In order to understand the relationship between CSCs and normal stem cells, the transcriptional program in human intestinal stem cells and colorectal carcinoma was compared and the results showed certain resemblance of gene expression signature between both populations of cells (Schepers et al., 2012). In addition, an adult stem cell transcriptional profile was activated in diverse human epithelial cancers, which correlated with recurrent disease, metastasis and death (Merlos‐Suarez et al., 2012; Wong et al., 2008). Furthermore, ESCs‐gene expression signature, defined in part by some miRNAs, PRC2‐regulated genes and the transcription factors Oct4, Nanog, Sox2, Klf4, is more frequently found in poorly differentiated tumors with poor clinical outcome (Chiou et al., 2010; Eberle et al., 2010; Schoenhals et al., 2009). The relevance of the Oct4 and Nanog in cancer is also supported by the notion that ectopic expression of these transcription factors in lung and ovarian cancer cells increased the percentage of cells with CSC properties, enhanced drug resistance and promoted epithelial‐to‐mesenchymal transition (EMT) (Chiou et al., 2010; Kong et al., 2010; Siu et al., in press).

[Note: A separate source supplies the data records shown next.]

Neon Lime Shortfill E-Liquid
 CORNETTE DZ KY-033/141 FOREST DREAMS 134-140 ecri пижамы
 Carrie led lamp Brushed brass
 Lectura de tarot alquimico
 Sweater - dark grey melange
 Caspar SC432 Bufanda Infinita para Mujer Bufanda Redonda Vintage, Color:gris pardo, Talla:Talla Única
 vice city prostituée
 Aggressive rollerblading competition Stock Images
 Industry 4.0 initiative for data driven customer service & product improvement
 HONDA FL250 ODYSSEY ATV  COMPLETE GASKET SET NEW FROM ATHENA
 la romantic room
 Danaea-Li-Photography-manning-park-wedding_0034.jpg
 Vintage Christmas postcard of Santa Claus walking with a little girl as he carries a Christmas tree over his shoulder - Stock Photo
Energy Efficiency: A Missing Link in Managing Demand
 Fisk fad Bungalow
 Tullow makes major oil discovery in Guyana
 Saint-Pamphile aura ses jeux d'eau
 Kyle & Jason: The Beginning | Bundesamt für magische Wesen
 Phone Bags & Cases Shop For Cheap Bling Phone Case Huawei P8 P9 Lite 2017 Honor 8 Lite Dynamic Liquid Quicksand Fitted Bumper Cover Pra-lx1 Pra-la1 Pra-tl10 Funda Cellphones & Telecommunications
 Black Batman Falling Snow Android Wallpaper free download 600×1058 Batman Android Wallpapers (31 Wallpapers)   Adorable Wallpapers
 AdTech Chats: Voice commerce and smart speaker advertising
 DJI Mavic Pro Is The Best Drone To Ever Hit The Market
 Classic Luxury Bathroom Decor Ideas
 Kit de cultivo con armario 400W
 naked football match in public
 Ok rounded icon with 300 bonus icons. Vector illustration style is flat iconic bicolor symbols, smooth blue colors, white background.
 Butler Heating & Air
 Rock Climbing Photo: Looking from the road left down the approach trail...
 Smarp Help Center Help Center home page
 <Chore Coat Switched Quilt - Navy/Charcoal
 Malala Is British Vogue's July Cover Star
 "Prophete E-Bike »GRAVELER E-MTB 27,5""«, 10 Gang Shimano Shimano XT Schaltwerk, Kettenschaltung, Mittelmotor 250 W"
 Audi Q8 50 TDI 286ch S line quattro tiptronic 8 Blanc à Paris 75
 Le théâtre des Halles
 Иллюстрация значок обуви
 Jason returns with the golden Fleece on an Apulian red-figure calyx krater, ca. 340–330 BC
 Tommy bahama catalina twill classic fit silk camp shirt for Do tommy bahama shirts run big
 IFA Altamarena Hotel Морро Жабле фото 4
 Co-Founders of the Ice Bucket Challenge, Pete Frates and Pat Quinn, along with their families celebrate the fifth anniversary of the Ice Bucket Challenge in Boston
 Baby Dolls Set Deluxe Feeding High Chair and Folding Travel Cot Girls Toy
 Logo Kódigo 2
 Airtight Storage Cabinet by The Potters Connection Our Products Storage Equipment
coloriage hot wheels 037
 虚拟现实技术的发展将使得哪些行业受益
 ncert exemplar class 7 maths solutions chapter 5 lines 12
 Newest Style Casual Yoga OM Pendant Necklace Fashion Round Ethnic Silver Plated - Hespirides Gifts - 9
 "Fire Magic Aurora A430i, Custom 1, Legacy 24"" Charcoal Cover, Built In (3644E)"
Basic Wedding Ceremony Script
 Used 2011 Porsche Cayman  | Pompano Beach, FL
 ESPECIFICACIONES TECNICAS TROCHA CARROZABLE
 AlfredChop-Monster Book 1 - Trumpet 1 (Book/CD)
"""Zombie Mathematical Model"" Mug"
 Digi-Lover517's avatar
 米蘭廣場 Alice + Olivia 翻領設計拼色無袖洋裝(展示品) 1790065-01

The relevance of CSCs to clinical cancer rely on the observation that CSC population are more resistant to anti‐tumor therapies than NSCCs (Dallas et al., 2009; Dylla et al., 2008; Eramo et al., 2006; Hermann et al., 2007; Ma et al., 2008; Todaro et al., 2007). Indeed, the frequently used anti‐tumor therapy would eliminate preferentially NSCCs, being the surviving CSCs responsible for the tumor relapse. Using a combination of experimental approaches that selectively eliminate glioblastoma CSCs, and conventional anti‐tumor therapy that suppress the bulk of dividing cells, it was recently demonstrated that glioblastoma growth was dramatically impeded in vivo, increasing the survival of tumor carrying mice (Chen et al., 2012).
In addition, several lines of evidence indicate that cell initiating metastasis could be founded within subpopulations of CSCs. Thus, CSCs possess some of the features characteristics that make them likely candidates for metastasis initiating activities, such as the tumor‐initiating capacity, necessary for the generation of secondary tumors in distant organs and the expression of EMT markers (Mani et al., 2008), which is associated with the tumor cell ability to migrate.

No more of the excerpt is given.